Entries taken from a collection:
───

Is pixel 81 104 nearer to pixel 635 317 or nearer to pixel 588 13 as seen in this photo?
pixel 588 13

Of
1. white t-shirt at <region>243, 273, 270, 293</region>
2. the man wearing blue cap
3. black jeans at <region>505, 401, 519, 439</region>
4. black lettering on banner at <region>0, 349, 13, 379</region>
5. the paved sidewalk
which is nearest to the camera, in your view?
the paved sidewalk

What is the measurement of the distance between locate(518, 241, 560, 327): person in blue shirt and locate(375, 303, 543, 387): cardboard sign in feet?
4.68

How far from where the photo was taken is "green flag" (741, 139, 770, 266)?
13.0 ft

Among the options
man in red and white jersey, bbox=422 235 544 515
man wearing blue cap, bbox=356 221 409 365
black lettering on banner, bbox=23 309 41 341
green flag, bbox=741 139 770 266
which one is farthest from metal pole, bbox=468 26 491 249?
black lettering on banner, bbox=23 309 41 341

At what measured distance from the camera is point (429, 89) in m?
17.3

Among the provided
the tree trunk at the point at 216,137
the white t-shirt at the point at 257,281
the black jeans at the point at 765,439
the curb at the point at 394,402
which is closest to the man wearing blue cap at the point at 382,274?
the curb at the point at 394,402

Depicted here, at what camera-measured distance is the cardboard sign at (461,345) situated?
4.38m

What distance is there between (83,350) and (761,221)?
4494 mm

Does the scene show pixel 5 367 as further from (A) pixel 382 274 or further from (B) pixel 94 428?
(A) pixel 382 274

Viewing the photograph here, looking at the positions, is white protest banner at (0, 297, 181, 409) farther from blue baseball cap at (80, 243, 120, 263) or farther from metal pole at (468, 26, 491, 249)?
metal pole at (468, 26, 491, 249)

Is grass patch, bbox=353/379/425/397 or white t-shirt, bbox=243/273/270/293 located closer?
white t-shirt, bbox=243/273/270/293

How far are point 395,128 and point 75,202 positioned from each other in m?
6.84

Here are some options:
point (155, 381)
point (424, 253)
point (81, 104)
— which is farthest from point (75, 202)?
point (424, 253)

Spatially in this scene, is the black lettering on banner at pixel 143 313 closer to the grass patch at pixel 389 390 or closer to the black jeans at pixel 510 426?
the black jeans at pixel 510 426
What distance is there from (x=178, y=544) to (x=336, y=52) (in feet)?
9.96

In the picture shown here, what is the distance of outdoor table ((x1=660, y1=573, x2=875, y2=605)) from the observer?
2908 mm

───

● **EXERCISE DETAILS**
Rename "grass patch" to "lawn area" in the listing, starting at the line that contains "Does the scene" and ending at the end of the listing, and give those lines back with nothing else changed.

● **OUTPUT**
Does the scene show pixel 5 367 as further from (A) pixel 382 274 or further from (B) pixel 94 428?
(A) pixel 382 274

Viewing the photograph here, looking at the positions, is white protest banner at (0, 297, 181, 409) farther from blue baseball cap at (80, 243, 120, 263) or farther from metal pole at (468, 26, 491, 249)?
metal pole at (468, 26, 491, 249)

Is lawn area, bbox=353/379/425/397 or white t-shirt, bbox=243/273/270/293 located closer?
white t-shirt, bbox=243/273/270/293

How far are point 395,128 and point 75,202 positioned from each other in m?
6.84

Here are some options:
point (155, 381)
point (424, 253)
point (81, 104)
— which is farthest from point (75, 202)?
point (424, 253)

Spatially in this scene, is the black lettering on banner at pixel 143 313 closer to the lawn area at pixel 389 390 or closer to the black jeans at pixel 510 426?
the black jeans at pixel 510 426
What distance is there from (x=178, y=544) to (x=336, y=52) (in feet)?
9.96

In the picture shown here, what is the distance of outdoor table ((x1=660, y1=573, x2=875, y2=605)) from the observer?
2908 mm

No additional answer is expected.